╭──
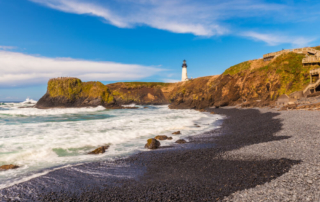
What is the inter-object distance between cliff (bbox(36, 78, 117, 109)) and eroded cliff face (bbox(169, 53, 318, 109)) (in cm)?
2136

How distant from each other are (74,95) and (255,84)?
42.6 metres

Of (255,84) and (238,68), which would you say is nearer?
(255,84)

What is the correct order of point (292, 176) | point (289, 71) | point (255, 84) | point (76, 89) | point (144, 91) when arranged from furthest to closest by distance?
1. point (144, 91)
2. point (76, 89)
3. point (255, 84)
4. point (289, 71)
5. point (292, 176)

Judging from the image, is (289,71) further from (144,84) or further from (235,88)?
(144,84)

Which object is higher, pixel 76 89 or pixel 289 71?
pixel 289 71

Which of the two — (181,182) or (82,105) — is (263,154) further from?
(82,105)

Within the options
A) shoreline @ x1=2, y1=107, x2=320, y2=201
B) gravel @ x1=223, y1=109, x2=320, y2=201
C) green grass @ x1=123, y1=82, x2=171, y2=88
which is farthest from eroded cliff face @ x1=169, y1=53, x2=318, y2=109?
green grass @ x1=123, y1=82, x2=171, y2=88

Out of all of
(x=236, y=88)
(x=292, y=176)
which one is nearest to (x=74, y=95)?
(x=236, y=88)

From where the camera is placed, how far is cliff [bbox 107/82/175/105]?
85062 millimetres

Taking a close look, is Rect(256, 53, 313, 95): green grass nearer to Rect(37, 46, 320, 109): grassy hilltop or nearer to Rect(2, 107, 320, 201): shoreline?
Rect(37, 46, 320, 109): grassy hilltop

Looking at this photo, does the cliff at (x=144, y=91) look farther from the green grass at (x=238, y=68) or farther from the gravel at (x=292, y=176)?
the gravel at (x=292, y=176)

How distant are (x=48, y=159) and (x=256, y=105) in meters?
32.4

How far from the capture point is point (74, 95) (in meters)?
47.8

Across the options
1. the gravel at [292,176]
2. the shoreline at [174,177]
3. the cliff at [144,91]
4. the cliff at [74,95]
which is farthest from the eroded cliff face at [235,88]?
the cliff at [144,91]
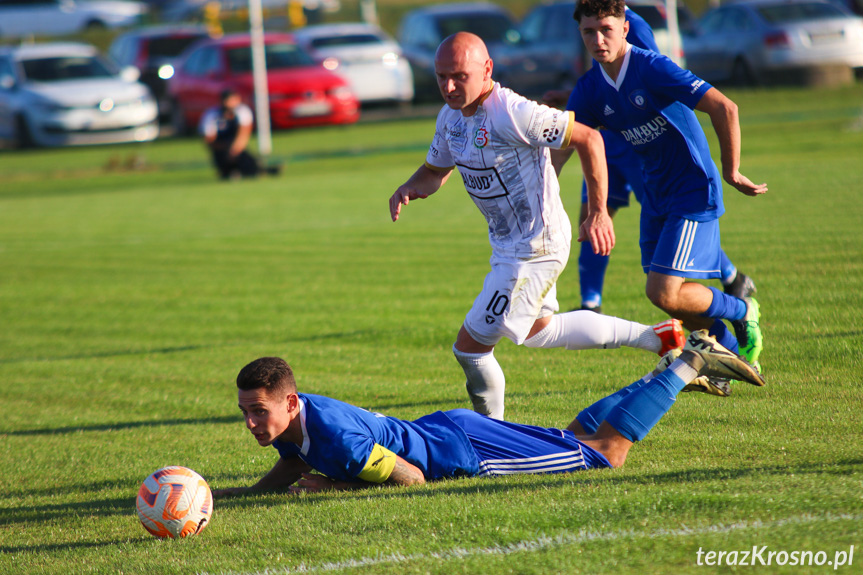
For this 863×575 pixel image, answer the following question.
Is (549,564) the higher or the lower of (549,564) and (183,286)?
the higher

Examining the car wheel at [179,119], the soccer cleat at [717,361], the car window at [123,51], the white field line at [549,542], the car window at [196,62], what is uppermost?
the soccer cleat at [717,361]

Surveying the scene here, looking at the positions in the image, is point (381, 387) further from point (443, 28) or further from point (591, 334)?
point (443, 28)

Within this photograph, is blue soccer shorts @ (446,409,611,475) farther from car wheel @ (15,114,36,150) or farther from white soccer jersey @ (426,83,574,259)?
car wheel @ (15,114,36,150)

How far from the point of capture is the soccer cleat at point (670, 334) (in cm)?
562

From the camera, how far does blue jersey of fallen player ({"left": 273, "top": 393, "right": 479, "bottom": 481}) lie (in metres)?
4.32

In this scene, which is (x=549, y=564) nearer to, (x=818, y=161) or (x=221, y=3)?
(x=818, y=161)

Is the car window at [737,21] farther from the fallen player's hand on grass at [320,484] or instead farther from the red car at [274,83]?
the fallen player's hand on grass at [320,484]

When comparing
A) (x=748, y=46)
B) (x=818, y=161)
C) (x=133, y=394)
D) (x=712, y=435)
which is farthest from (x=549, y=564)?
(x=748, y=46)

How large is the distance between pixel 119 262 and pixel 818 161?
35.1 feet

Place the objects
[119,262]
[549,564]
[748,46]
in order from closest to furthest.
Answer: [549,564], [119,262], [748,46]

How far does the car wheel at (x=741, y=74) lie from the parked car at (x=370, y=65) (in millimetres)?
8570

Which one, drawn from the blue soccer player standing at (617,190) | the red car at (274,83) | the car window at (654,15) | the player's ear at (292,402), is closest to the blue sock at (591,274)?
the blue soccer player standing at (617,190)

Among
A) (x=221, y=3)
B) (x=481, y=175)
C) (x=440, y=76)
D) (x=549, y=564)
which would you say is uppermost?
(x=440, y=76)

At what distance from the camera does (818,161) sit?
16.4 m
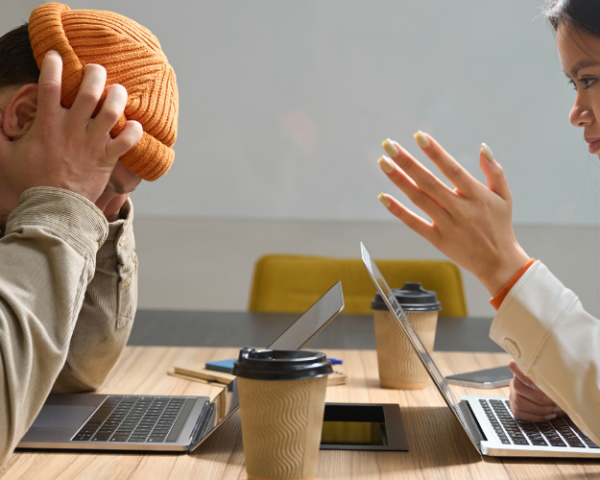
╰──
• [Direction] State how many lines in the rows above contain the string "capture", matching case exactly. Give only the number.

• [Output for this task] 2